▶ [What this exercise asks]
- A) Render the sentence "Transport speed of molecules between cells is significantly increased." from the paper summary in Spanish.
- B) Return the passage of the paper summary from "This study reveals" up to and including "is significantly increased.", copied word for word.

▶ [Source extract]
==============================

# Mechanical Interaction Between Cells Facilitates Molecular Transport

**Authors:** David Gomez, Sari Natan, Yair Shokef, Ayelet Lesman

arXiv: 1904.08340 · 2020-01-06

## TL;DR

This study reveals how mechanical forces exerted by cells on the extracellular matrix can enhance molecular transport by restructuring fibers, transforming diffusion pathways from 3D to 1D and facilitating long-range cell communication.

## Contribution

It introduces a computational model demonstrating that cell-induced ECM remodeling accelerates molecular transport by fiber alignment and densification, revealing a mechano-biochemical feedback mechanism.

## Key findings

- ECM remodeling increases fiber alignment and density over time.
- Transport speed of molecules between cells is significantly increased.
- Transport pathway dimensionality reduces from 3D to 1D due to fiber alignment.

==============================

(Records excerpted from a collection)
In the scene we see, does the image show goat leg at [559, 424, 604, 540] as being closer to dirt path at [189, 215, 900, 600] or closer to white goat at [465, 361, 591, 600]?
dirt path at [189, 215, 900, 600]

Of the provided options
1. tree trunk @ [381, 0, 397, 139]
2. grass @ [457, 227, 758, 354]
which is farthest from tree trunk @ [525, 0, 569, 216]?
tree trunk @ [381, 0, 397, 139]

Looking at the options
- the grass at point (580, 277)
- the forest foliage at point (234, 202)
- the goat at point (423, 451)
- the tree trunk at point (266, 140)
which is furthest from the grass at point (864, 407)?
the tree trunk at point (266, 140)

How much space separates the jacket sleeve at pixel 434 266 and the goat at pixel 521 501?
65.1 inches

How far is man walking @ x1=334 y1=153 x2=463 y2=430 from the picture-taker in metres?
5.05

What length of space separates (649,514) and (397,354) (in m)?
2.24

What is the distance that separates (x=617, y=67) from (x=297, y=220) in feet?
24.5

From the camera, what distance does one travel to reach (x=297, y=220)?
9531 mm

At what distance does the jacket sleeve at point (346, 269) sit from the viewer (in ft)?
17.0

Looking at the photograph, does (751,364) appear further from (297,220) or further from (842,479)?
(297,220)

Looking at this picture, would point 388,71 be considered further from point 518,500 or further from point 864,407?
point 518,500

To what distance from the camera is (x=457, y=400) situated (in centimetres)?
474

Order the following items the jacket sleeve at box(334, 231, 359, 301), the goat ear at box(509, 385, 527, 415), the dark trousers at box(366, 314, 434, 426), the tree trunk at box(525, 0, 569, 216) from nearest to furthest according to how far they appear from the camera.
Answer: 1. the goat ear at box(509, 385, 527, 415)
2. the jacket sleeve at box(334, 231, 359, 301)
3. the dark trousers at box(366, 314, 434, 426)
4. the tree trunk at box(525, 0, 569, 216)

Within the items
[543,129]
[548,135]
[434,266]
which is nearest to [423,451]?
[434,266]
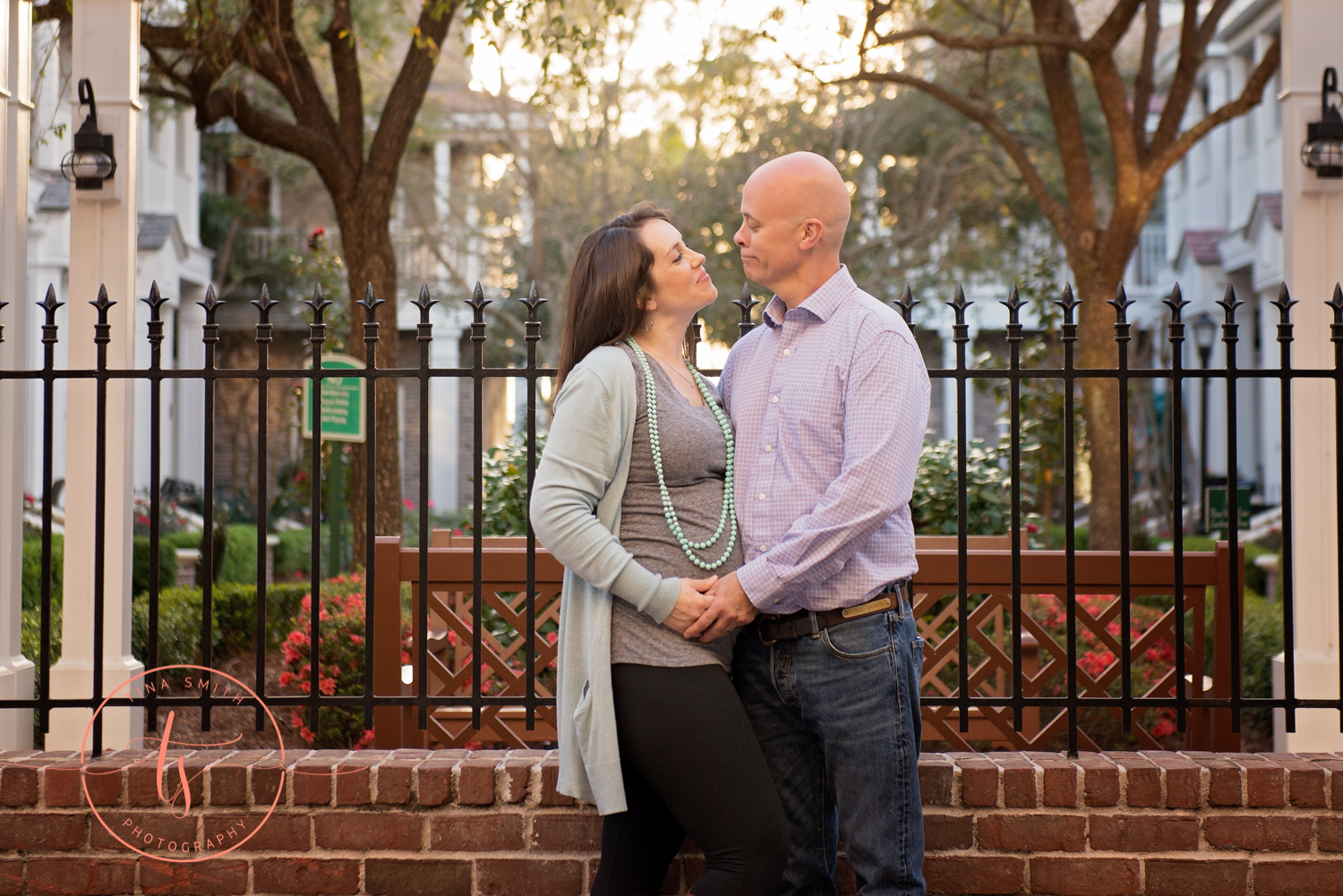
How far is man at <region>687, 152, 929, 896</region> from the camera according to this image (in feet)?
7.72

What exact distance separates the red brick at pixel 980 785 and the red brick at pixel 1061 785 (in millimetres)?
141

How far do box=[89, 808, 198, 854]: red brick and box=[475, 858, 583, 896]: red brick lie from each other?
83cm

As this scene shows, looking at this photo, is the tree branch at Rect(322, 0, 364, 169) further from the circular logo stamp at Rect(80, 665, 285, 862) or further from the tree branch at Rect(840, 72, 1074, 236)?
the circular logo stamp at Rect(80, 665, 285, 862)

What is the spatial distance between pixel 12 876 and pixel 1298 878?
11.8 feet

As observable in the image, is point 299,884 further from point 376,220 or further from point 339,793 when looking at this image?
point 376,220

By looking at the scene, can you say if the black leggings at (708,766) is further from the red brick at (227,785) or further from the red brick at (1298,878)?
the red brick at (1298,878)

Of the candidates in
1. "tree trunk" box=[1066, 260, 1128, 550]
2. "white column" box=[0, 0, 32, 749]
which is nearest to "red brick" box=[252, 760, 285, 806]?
"white column" box=[0, 0, 32, 749]

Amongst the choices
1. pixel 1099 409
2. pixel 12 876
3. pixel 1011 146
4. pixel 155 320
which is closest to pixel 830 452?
pixel 155 320

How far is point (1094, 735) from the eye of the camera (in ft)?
17.7

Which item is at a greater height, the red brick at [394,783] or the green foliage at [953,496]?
the green foliage at [953,496]

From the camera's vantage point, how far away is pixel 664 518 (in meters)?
2.44

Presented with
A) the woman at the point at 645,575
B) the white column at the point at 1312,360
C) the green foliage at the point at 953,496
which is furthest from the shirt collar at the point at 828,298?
the green foliage at the point at 953,496

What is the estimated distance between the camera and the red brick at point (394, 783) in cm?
323

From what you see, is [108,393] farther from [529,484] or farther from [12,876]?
[529,484]
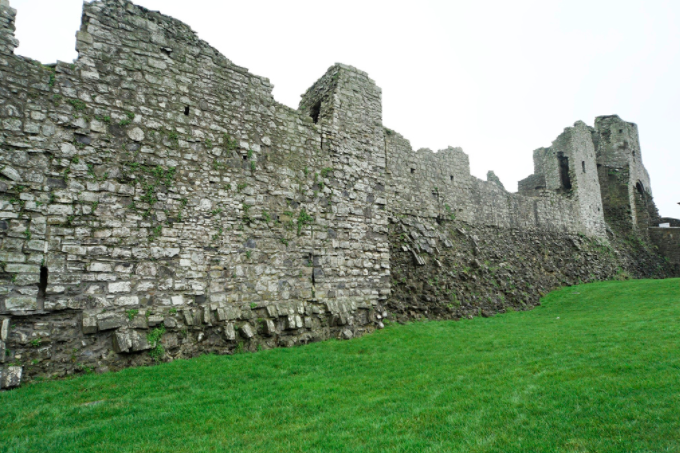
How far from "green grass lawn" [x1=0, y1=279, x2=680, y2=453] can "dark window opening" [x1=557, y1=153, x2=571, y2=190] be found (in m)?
18.8

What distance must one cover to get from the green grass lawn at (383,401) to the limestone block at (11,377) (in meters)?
0.19

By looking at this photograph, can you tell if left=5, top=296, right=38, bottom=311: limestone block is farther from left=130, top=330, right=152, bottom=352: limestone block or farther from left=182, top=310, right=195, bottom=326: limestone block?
left=182, top=310, right=195, bottom=326: limestone block

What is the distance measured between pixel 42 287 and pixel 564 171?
94.4 feet

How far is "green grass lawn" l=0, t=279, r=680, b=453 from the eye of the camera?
4.84 meters

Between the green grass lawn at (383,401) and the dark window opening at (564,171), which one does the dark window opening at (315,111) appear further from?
the dark window opening at (564,171)

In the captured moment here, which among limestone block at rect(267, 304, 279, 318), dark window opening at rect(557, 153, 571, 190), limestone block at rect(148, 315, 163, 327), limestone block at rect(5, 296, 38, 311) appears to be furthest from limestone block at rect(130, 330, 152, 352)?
dark window opening at rect(557, 153, 571, 190)

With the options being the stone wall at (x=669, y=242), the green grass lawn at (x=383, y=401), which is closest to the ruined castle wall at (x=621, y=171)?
the stone wall at (x=669, y=242)

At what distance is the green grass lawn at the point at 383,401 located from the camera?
4.84 meters

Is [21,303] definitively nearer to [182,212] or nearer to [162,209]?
[162,209]

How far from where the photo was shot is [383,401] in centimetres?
648

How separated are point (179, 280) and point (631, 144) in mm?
34240

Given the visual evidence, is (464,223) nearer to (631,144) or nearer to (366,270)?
(366,270)

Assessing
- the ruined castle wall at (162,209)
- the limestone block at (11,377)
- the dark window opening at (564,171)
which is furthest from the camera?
the dark window opening at (564,171)

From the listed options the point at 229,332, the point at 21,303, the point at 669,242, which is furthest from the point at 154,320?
the point at 669,242
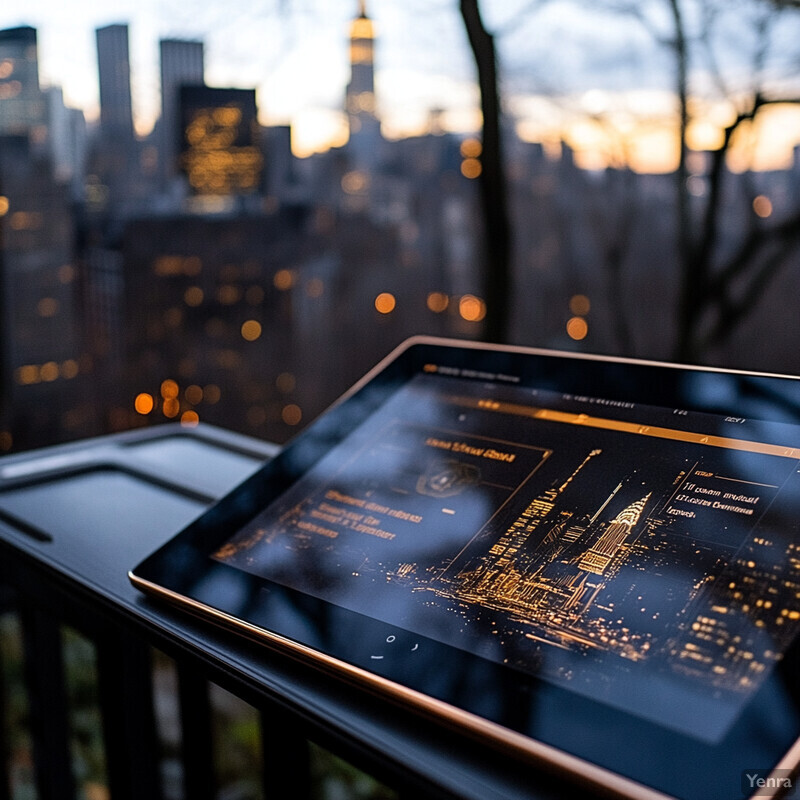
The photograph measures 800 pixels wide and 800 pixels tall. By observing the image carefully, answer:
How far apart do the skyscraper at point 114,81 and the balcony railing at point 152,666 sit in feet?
5.84

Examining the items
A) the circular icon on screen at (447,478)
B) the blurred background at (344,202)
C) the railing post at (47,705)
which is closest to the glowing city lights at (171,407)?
the blurred background at (344,202)

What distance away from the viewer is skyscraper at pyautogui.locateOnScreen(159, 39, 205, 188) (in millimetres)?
2488

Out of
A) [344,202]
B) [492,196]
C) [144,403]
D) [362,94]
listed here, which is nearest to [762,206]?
[492,196]

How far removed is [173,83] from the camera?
8.76 ft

==============================

▶ [Solutions below]
- A) La velocidad de transporte de moléculas entre células aumenta significativamente.

- B)
This study reveals how mechanical forces exerted by cells on the extracellular matrix can enhance molecular transport by restructuring fibers, transforming diffusion pathways from 3D to 1D and facilitating long-range cell communication.

## Contribution

It introduces a computational model demonstrating that cell-induced ECM remodeling accelerates molecular transport by fiber alignment and densification, revealing a mechano-biochemical feedback mechanism.

## Key findings

- ECM remodeling increases fiber alignment and density over time.
- Transport speed of molecules between cells is significantly increased.